ここで、このブログの読者に質問です。自分が首相になって、「AをBより小さくする政策を考える」ことになったら、どういう政策を採りますか?。。。。。。答えを考えてから、続きを読んで下さい。

政府が採った政策は、PCR検査/隔離は死者をできるだけ減らすために重症者を見つけ出す手段と考え、接触頻度を市民の協力で8割削減し、Aを小さくするものでした。

スウェーデンでは、感染症が蔓延して、抗体を持つ人が増え、未感染者が減ることによるAの減少を待つという政策が採られています。その状態になるまでは1年位はかかると思いますが、その間に亡くなる方はやむを得ないという考え方のようです。

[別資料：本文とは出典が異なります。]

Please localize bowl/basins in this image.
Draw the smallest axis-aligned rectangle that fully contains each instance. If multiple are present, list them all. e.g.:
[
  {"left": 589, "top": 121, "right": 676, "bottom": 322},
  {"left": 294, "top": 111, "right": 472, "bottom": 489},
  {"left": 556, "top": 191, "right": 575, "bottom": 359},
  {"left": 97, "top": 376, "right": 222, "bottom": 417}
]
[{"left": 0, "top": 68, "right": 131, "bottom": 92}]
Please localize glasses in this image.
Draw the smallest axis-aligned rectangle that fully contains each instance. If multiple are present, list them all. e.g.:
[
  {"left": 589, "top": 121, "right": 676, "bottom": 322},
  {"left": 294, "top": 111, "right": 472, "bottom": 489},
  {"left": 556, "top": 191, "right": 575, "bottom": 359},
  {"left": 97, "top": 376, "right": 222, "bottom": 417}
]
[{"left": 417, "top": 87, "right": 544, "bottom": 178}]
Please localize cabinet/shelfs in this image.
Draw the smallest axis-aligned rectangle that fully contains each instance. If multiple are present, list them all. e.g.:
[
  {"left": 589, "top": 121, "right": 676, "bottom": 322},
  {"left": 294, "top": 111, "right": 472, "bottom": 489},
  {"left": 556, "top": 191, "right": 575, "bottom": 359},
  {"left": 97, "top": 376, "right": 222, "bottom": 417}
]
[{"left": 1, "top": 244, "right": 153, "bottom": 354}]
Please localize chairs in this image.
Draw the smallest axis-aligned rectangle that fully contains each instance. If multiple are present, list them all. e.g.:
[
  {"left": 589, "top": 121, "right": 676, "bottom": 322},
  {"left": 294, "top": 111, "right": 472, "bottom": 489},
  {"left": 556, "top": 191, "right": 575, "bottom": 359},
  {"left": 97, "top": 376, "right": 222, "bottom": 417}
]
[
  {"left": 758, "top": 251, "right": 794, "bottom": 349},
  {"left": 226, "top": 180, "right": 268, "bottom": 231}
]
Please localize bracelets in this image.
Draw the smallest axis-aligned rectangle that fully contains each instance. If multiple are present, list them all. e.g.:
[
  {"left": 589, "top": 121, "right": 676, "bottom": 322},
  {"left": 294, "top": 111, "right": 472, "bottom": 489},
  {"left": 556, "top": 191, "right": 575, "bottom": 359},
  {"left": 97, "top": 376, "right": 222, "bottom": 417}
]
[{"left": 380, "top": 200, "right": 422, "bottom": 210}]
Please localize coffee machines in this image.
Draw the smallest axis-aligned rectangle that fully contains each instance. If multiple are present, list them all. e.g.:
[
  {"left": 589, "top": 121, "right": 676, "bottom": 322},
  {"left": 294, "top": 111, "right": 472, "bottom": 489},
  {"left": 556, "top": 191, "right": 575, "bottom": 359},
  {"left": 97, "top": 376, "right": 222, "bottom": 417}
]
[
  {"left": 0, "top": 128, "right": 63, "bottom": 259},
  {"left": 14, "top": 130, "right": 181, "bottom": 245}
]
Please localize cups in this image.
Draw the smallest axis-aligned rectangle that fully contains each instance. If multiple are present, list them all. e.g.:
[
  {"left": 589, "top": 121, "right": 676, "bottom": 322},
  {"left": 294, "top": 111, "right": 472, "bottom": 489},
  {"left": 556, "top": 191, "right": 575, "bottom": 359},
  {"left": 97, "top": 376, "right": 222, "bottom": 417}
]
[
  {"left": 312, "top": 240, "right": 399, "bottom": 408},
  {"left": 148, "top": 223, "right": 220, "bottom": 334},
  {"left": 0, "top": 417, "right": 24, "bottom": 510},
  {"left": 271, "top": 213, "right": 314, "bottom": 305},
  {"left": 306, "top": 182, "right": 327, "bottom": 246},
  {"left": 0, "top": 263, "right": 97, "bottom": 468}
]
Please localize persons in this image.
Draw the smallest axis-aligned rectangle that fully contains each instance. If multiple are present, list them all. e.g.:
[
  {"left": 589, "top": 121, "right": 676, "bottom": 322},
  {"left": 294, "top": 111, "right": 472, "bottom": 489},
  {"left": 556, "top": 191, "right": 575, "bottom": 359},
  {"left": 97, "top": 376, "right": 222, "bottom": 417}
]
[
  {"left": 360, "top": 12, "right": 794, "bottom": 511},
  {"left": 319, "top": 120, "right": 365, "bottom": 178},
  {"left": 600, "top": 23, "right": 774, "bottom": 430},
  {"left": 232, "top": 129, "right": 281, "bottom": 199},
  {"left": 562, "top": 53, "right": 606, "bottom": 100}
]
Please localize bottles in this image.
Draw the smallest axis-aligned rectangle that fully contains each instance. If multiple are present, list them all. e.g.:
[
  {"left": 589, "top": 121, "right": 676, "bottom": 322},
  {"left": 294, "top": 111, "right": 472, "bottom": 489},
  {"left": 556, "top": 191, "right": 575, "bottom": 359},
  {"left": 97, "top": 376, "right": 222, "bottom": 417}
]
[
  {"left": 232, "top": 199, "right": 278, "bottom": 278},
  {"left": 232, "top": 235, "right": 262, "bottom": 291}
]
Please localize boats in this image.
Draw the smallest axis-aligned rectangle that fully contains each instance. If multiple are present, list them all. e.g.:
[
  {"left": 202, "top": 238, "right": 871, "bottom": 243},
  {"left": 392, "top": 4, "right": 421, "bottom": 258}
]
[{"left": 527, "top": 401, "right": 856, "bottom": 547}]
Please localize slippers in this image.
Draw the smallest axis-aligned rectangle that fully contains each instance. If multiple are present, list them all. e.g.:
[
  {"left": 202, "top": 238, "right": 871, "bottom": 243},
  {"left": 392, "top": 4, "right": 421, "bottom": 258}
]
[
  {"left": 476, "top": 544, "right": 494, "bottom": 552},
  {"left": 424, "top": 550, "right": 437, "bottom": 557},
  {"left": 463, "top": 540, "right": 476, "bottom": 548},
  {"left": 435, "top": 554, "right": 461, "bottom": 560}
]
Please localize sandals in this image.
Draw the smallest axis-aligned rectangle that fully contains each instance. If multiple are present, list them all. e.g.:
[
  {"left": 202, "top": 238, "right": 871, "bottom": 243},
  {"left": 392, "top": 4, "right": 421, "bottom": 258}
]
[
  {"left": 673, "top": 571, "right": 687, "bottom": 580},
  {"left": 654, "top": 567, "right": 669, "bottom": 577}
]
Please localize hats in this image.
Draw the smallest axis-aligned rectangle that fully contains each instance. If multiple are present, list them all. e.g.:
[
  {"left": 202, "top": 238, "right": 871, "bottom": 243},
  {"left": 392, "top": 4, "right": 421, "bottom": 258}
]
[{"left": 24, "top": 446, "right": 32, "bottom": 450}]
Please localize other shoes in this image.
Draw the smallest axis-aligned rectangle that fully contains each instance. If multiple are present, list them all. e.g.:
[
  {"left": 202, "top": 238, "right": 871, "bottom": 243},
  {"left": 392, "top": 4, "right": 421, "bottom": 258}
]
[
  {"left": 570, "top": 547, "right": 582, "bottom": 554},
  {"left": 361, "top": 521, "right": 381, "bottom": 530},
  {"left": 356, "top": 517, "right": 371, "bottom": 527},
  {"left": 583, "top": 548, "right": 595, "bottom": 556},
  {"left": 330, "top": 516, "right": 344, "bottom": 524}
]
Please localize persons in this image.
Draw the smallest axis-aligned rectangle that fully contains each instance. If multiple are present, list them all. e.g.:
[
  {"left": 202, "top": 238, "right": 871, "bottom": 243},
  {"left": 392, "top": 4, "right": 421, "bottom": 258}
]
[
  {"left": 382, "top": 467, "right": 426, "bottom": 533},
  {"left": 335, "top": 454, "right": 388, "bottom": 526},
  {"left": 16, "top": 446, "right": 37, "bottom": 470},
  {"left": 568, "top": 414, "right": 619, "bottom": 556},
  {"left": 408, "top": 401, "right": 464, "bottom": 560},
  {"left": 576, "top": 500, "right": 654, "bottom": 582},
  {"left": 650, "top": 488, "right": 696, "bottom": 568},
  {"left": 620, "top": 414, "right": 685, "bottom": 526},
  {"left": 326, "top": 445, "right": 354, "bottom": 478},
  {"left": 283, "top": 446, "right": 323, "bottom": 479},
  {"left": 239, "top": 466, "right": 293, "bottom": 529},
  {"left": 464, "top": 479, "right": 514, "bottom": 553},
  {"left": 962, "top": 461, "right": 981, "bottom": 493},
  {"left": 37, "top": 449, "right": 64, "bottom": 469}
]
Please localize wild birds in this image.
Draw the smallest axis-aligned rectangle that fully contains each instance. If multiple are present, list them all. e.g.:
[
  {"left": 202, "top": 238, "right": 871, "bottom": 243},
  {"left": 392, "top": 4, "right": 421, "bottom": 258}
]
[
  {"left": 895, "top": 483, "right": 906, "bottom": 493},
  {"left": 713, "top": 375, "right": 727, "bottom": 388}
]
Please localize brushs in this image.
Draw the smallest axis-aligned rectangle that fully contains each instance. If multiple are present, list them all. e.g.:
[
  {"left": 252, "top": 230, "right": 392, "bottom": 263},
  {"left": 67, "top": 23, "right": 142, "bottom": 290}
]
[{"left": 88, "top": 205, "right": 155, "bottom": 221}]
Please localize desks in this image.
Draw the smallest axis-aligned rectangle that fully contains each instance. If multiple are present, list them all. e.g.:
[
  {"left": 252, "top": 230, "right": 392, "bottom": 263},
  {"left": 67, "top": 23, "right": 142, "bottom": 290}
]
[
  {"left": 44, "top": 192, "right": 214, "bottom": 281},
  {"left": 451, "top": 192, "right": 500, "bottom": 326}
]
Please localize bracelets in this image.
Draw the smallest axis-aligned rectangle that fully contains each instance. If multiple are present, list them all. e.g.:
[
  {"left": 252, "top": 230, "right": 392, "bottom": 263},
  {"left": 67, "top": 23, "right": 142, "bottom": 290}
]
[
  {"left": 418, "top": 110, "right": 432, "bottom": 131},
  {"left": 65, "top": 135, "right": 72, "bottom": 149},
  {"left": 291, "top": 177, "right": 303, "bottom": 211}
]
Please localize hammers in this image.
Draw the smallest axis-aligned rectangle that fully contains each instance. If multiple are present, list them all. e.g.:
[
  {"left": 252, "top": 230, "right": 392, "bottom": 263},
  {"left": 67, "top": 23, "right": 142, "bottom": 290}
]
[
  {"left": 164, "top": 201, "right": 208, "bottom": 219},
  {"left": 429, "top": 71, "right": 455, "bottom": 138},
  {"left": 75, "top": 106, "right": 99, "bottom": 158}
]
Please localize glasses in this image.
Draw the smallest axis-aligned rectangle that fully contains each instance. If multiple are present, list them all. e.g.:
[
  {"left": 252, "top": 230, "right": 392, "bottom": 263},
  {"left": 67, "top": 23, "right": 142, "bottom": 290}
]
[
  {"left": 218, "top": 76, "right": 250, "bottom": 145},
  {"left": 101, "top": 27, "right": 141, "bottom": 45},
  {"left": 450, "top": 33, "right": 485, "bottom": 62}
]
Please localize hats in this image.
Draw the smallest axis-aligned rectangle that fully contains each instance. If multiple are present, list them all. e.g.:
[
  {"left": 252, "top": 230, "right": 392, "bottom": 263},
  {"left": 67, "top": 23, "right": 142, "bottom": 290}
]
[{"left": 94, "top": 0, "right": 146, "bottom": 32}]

私の提案は、PCR検査/隔離は、市中の感染源を減らすためにやり、そうすればBを大きくできるというものです。

ブログの読者の政策はどうだったでしょうか?

比をとって考える際に、重要となるのは、時間の単位をどうするかです。例えば、1秒を単位にするのか1時間にするのか1日にするのかを迷います。普通理論的解析では、現象に固有の時間を単位として用います。従来の感染症の理論では、治癒するまでの日数を単位として理論が組み立てられています。私が学生を指導していたときも、常に何を単位するか考えさせました。一方、単位を消去して得た結果を実際の予測などに当てはめるときは、実際の時間に戻す必要があり、そこで混乱するととんでもない結論が出てしまいます。学生の研究結果をチェックするときは最初に見るところです。

安倍首相が、宣言解除の条件の一つとして、「新規感染者の数が退院者の数を下回れば良い」と記者会見で言われていました。今分かるのは、市中の新規感染者(Aの中の)ではなく、日ごと陽性者数=隔離数(Bの中の)のはずですから、安倍首相の条件は病院の空きベッドの数が増えれば感染が収束に向かっているという判断になります。市中の無症状感染者が問題なのにそれでいいのかと不安になるのは私だけではないはずです。

市民の方も何となくおかしいと気づかれているようですが、どこがおかしいか言えないもどかしさがあると思います。この説明が、市民の方々がコロナ問題を考えられるときの参考になれば幸いです。